O primeiro mês do ano termina com os mercados europeus também operando mistos. O índice regional Stoxx 600 obteve um resultado levemente positivo hoje, de 0,1%, sustentado principalmente pelos resultados robustos do setor financeiro, que caminha para fechar uma sexta sessão consecutiva de ganhos.
Na região da Ásia-Pacífico os mercados apresentam resultados mistos, com bolsas chinesas no vermelho. Nos resultados de uma pesquisa divulgada hoje, foi indicado que a atividade manufatureira na China encolheu em janeiro, marcando, assim, o quarto mês consecutivo de contração. O índice CSI 300 chinês, ligado ao setor tecnológico, também teve perdas, atingindo o sexto mês consecutivo de redução. Em sentido contrário, o índice Nikkei 225 continua apresentando resultados positivos no Japão, e apresentou em janeiro um ganho superior a 8%, o melhor resultado observado desde 1998.

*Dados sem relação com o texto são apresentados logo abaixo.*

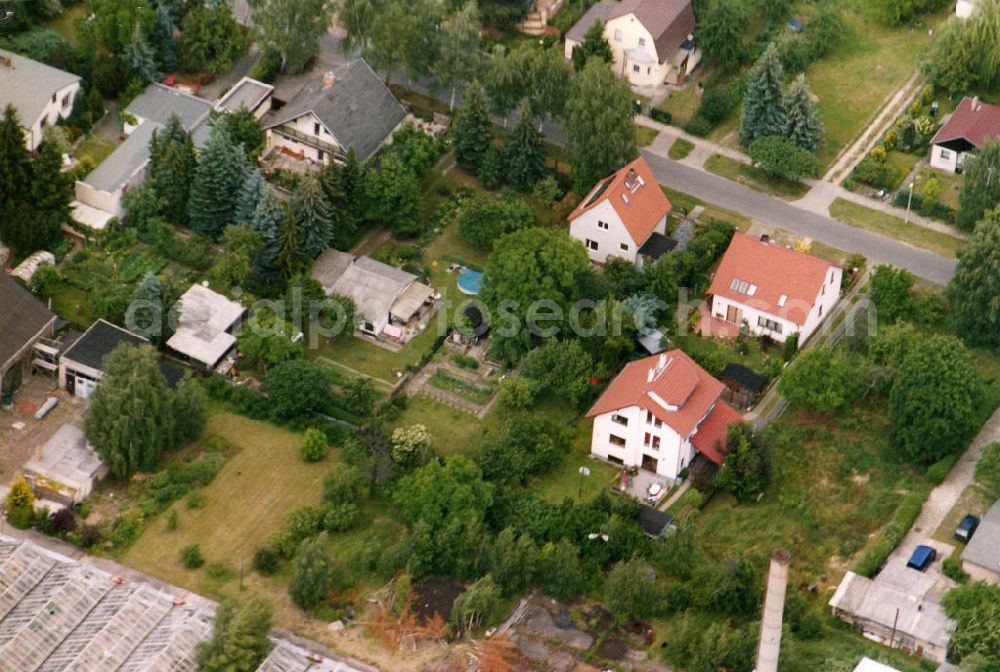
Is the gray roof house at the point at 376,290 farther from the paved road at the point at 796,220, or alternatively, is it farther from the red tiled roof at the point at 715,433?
the paved road at the point at 796,220

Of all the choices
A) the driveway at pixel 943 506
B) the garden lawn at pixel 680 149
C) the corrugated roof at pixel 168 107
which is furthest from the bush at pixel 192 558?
the garden lawn at pixel 680 149

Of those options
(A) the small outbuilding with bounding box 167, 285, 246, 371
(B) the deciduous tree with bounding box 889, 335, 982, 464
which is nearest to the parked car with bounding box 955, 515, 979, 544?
(B) the deciduous tree with bounding box 889, 335, 982, 464

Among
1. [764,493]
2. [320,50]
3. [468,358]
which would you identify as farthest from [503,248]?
[320,50]

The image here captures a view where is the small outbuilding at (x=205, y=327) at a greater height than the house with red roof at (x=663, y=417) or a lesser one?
lesser

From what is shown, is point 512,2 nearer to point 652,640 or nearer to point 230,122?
point 230,122

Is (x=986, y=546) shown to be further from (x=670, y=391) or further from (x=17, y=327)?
(x=17, y=327)

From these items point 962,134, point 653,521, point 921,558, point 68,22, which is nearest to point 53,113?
point 68,22
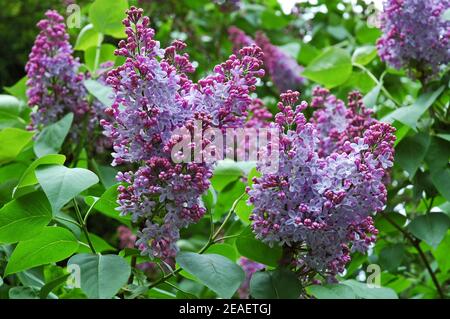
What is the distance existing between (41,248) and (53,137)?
0.51m

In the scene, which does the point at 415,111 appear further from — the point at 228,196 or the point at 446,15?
the point at 228,196

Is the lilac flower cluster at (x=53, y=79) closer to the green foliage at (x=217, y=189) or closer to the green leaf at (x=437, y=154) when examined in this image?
the green foliage at (x=217, y=189)

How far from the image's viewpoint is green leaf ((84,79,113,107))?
5.37 feet

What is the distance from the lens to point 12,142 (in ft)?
5.40

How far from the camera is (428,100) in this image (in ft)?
5.73

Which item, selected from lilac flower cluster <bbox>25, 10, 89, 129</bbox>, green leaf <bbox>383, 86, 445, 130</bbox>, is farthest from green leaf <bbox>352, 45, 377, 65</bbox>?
lilac flower cluster <bbox>25, 10, 89, 129</bbox>

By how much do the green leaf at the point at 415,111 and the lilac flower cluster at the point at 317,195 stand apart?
0.39m

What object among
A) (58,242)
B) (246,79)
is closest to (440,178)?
(246,79)

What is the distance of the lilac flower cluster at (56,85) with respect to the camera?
1759mm

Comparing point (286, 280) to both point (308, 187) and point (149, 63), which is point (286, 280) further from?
point (149, 63)

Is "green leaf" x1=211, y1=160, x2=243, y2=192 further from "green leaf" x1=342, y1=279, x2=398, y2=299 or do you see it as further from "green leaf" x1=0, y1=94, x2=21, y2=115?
"green leaf" x1=0, y1=94, x2=21, y2=115

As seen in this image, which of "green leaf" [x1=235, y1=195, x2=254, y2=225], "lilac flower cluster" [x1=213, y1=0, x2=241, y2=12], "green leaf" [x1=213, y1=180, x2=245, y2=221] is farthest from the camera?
"lilac flower cluster" [x1=213, y1=0, x2=241, y2=12]

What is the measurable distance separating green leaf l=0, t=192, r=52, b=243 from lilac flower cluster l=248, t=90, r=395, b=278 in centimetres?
37

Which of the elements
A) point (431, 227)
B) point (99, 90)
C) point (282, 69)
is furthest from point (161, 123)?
point (282, 69)
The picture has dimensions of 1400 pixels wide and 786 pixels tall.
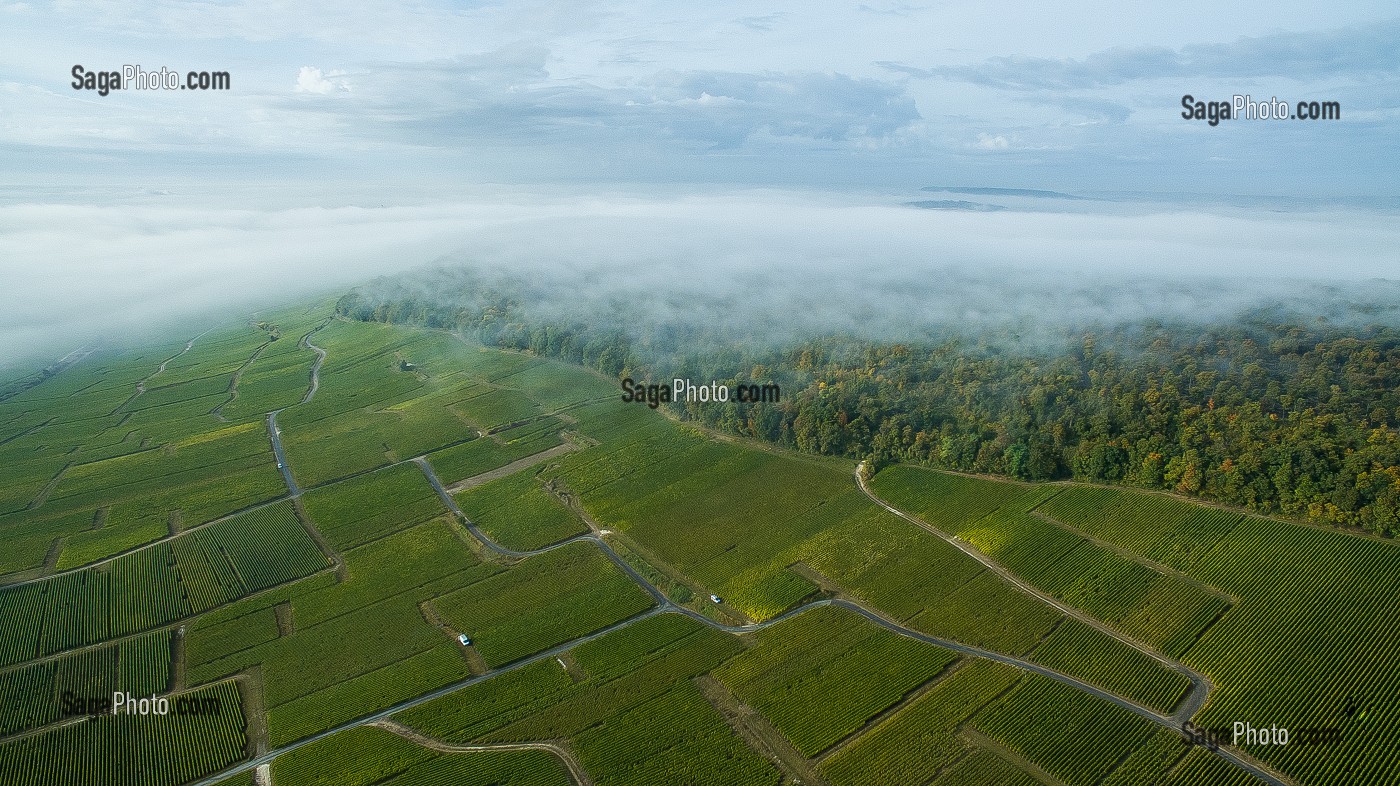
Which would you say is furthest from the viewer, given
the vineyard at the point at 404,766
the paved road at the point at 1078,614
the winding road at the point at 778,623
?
the paved road at the point at 1078,614

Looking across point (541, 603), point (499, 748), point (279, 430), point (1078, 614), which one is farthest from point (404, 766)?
point (279, 430)

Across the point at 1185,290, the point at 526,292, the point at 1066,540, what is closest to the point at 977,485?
the point at 1066,540

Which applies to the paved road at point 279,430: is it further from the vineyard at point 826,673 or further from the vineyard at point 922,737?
the vineyard at point 922,737

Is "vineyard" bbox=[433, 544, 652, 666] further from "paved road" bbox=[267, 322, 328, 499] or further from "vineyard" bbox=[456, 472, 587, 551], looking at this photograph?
"paved road" bbox=[267, 322, 328, 499]

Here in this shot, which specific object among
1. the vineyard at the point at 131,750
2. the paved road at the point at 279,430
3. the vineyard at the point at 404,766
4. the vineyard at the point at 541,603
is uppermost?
the paved road at the point at 279,430

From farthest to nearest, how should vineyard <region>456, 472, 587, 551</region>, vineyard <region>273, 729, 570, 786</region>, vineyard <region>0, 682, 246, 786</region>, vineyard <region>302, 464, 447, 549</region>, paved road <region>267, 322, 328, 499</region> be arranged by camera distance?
paved road <region>267, 322, 328, 499</region> → vineyard <region>302, 464, 447, 549</region> → vineyard <region>456, 472, 587, 551</region> → vineyard <region>0, 682, 246, 786</region> → vineyard <region>273, 729, 570, 786</region>

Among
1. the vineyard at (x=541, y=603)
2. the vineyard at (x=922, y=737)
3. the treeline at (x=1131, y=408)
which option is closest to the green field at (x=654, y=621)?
the vineyard at (x=922, y=737)

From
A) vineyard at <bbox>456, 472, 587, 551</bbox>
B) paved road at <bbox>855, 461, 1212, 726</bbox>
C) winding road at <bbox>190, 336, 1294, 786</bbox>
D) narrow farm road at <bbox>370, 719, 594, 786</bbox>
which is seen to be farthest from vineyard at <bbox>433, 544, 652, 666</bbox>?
paved road at <bbox>855, 461, 1212, 726</bbox>

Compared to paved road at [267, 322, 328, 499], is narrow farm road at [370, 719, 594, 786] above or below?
below
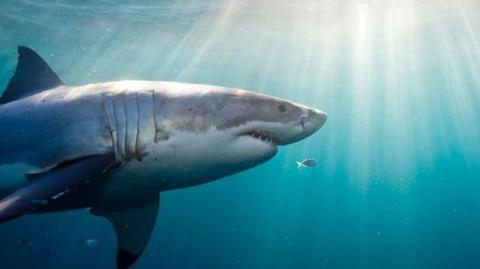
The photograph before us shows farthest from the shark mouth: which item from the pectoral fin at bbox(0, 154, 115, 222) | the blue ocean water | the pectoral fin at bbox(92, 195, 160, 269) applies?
the blue ocean water

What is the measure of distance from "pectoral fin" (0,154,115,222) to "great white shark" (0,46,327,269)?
19 mm

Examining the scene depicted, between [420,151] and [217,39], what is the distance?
480 feet

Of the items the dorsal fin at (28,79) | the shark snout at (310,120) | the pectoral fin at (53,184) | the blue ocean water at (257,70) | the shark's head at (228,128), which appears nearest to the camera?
the pectoral fin at (53,184)

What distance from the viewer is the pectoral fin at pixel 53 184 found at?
9.77 ft

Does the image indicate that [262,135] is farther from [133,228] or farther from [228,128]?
[133,228]

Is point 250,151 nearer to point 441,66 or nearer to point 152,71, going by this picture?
point 441,66

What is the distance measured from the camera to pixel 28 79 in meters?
5.29

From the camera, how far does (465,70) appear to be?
37250mm

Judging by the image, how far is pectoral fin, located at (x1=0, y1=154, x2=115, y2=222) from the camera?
298 cm

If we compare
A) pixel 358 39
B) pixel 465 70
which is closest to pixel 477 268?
pixel 465 70

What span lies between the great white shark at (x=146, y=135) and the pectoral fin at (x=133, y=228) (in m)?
1.06

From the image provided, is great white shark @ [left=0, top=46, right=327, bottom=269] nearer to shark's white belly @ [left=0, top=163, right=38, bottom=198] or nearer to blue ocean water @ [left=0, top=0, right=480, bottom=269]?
shark's white belly @ [left=0, top=163, right=38, bottom=198]

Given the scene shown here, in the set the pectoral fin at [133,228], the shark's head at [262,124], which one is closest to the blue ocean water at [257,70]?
the pectoral fin at [133,228]

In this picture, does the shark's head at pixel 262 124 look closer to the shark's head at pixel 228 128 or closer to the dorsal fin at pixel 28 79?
the shark's head at pixel 228 128
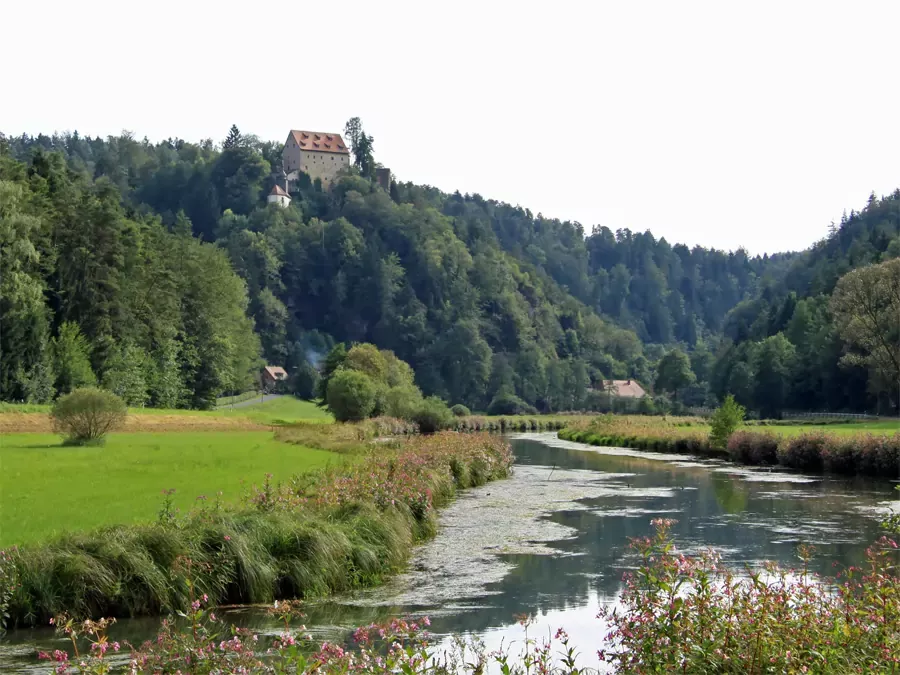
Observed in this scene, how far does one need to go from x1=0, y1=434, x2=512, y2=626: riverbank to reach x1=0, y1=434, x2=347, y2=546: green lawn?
6.06 feet

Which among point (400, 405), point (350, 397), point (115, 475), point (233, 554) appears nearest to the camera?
point (233, 554)

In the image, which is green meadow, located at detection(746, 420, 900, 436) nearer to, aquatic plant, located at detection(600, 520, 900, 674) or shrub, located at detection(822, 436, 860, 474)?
shrub, located at detection(822, 436, 860, 474)

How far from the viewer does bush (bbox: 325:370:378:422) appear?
294 feet

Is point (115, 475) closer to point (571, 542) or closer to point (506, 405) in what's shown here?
point (571, 542)

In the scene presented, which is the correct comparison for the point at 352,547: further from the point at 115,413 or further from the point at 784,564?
the point at 115,413

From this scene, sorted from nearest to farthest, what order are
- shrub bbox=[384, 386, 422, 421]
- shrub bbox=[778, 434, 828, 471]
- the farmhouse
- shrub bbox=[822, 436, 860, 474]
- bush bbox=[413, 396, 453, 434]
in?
shrub bbox=[822, 436, 860, 474], shrub bbox=[778, 434, 828, 471], shrub bbox=[384, 386, 422, 421], bush bbox=[413, 396, 453, 434], the farmhouse

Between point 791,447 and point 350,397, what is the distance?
45.1 m

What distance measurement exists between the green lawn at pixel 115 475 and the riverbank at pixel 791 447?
2417 cm

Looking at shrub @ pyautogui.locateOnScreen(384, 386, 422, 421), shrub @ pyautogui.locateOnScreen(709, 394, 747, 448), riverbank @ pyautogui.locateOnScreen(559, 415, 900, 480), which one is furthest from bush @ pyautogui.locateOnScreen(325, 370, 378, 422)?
shrub @ pyautogui.locateOnScreen(709, 394, 747, 448)

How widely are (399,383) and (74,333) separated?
43.3 metres

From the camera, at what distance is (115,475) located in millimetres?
31688

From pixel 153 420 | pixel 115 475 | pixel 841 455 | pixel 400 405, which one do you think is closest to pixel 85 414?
pixel 115 475

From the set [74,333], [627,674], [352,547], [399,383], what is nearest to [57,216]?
[74,333]

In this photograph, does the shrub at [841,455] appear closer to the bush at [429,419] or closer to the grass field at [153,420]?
the grass field at [153,420]
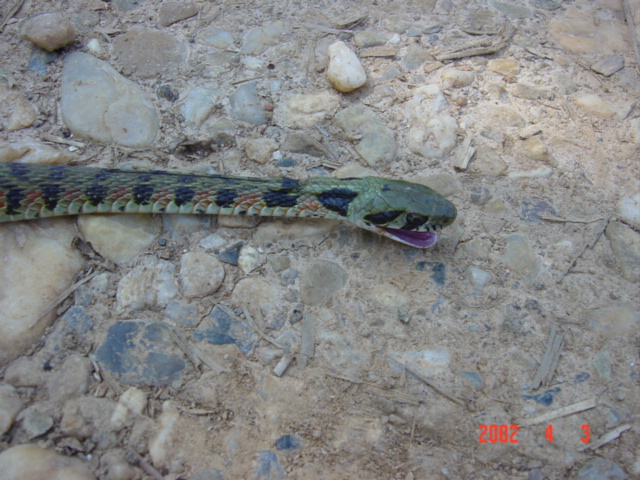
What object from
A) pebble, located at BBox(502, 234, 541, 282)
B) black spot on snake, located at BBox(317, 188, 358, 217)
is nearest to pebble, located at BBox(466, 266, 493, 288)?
pebble, located at BBox(502, 234, 541, 282)

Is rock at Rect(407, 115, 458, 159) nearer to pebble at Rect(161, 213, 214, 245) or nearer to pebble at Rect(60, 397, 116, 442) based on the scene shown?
pebble at Rect(161, 213, 214, 245)

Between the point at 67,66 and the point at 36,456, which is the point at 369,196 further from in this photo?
the point at 67,66

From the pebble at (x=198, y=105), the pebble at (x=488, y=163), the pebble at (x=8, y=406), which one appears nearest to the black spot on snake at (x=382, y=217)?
the pebble at (x=488, y=163)

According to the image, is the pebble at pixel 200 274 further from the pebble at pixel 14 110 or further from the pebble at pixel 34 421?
the pebble at pixel 14 110

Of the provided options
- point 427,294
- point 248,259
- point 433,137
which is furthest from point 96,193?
point 433,137

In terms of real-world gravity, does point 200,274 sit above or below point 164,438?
above

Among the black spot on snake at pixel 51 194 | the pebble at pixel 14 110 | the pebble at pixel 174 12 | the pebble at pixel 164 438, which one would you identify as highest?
the pebble at pixel 174 12

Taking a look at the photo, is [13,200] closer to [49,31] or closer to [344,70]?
[49,31]
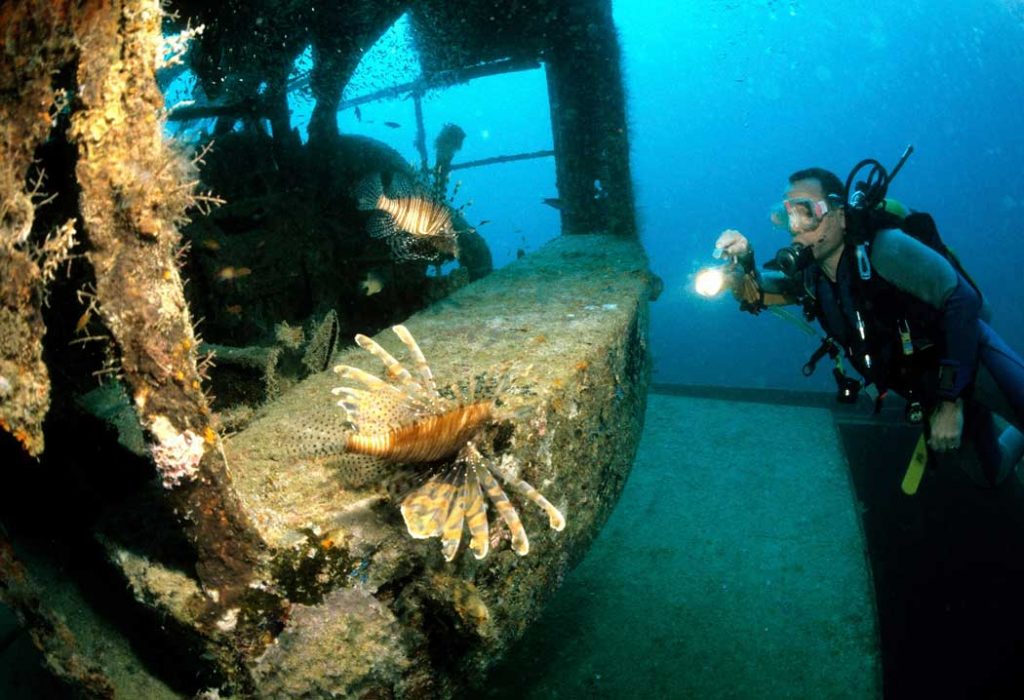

Já o índice futuro do Ibovespa abriu a quarta-feira operando em alta, e espera reverter o resultado negativo no fechamento de ontem. Nas perdas de ontem, a diminuição nos preços internacionais do minério de ferro e do petróleo exerceram pressão, mas hoje os resultados positivos do setor financeiro podem reverter o cenário de queda do índice IBOV.
Os preços do complexo da soja caíram, com destaque para o recuo dos grãos.
As preocupações com os níveis de demanda persistem, com foco para a desaceleração da China e as incertezas sobre o seu crescimento em 2024. Além da diminuição do consumo interno, como consequência da crise imobiliária, a redução do rebanho suíno eleva o alerta em relação ao principal comprador de soja no mundo.
Enquanto o mercado continua monitorando de perto os níveis de chuva no Brasil e na Argentina, se espera com expectativa a divulgação do USDA prevista para amanhã quanto aos níveis de esmagamento da soja nos EUA. Analistas estimam que o nível de processamento da oleaginosa quebrou um recorde em dezembro passado, o que poderia mostrar a tendência dessa indústria e a possível demanda nos próximos meses.
O preço milho fechou com nova baixa no último pregão noturno (dia 31).
Além das preocupações também com os níveis de demanda, entre as causas da queda é apontada para a pressão que vem exercendo a redução dos preços internacionais do petróleo, que competem com os preços da indústria dos biocombustíveis.
Com forte recuo, os preços do trigo apresentaram mais uma queda.
Nos EUA, analistas do Sudoeste, região importante na produção do trigo, indicam que, talvez, os preços em 2024 serão inferiores aos de 2023. Tomando como referência os preços de janeiro que está terminando, e a atual competição entre os preços do Mar Negro com a Europa, os mínimos históricos registrados recentemente em Chicago poderiam marcar a pauta para o resto do ano.